University of Nevada Reno
Reno, nv United States
Areas of Expertise:
Aedes aegypti growth and development - General laboratory techniques such as PCR, gel electrophoresis, qRT-PCR
Lymphatic filariasis (LF), commonly known as elephantiasis, is a neglected tropical disease caused by parasitic filarial worms which are spread by infected mosquitoes taking blood meals required for egg maturation. More than 120 million people in ~70 countries are infected with LF. The Centers for Disease Control and Prevention (CDC) considers LF a priority in the ‘CDC winnable battles’ to eliminate LF from the Americas. Although drug therapy and mosquito control programs provide adequate control of LF, there are as yet no promising strategies on the horizon for the rise of drug and insecticide resistance in the worm and mosquito, respectively. Therefore, a better understanding of mosquito biology is needed to develop new vector control measures.

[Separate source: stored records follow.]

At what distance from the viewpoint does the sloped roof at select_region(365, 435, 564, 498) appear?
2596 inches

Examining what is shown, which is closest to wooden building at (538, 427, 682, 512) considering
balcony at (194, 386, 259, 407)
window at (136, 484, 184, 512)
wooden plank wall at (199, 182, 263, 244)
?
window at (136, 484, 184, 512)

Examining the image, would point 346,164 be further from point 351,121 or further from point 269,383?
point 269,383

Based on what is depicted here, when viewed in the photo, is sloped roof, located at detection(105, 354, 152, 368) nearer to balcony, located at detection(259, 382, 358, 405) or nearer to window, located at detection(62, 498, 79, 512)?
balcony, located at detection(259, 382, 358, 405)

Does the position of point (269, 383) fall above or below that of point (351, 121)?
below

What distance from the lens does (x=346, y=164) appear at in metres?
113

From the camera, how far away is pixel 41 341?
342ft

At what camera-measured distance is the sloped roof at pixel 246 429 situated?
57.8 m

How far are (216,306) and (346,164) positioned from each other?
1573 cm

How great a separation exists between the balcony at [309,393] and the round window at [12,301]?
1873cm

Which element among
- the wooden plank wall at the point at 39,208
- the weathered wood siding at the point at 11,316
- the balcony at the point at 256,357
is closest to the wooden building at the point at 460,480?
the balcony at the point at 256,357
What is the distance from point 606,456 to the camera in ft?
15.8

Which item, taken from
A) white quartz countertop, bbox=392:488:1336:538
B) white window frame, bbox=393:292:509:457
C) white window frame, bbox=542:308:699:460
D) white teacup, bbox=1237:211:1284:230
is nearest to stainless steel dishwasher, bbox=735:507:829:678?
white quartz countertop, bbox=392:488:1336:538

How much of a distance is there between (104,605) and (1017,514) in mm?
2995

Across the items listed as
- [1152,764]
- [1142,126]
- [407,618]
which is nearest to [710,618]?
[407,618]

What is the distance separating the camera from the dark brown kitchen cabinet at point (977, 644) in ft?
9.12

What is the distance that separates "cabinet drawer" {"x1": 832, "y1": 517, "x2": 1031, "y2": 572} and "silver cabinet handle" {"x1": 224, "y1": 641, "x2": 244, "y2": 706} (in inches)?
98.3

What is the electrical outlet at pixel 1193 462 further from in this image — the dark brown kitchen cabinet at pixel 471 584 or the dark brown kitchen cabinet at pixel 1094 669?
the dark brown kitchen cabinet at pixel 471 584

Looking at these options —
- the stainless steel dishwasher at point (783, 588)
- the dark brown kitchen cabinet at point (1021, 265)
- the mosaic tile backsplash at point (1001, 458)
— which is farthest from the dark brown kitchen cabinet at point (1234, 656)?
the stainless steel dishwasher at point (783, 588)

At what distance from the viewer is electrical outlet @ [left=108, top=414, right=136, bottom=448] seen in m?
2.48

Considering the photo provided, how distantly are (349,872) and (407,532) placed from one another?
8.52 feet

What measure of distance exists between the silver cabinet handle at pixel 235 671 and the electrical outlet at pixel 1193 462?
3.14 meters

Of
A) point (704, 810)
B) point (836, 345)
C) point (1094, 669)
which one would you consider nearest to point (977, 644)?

We established that insulin-like peptides (ILPs) in Aedes and Culex females regulate important physiological processes through a conserved insulin receptor (IR). Knockdown of the IR by RNA interference (RNAi) disrupts glycogen and lipid storage in sugar-fed females, and disrupts blood digestion and egg maturation in blood fed females. ILP3 expresses in medial neurosectetory cells and specifically binds to the mosquito IR. Preliminary work in India by Dr. Gulia-Nuss showed that the IR knockdown disrupted filarial development in Culex females. We are testing our hypothesis that disruption of IR and insulin signaling in either the mosquito vector or filarial worms will disrupt transmission. We are exploring the potential of RNAi and CRISPR constructs injected into mosquito eggs to disable insulin signaling and to disrupt reproduction. The results of these studies will provide us with testable strategies for vector control and blocking filarial worm transmission in larger laboratory and contained field environments by using transgenic strains or drugs, in sugar baits.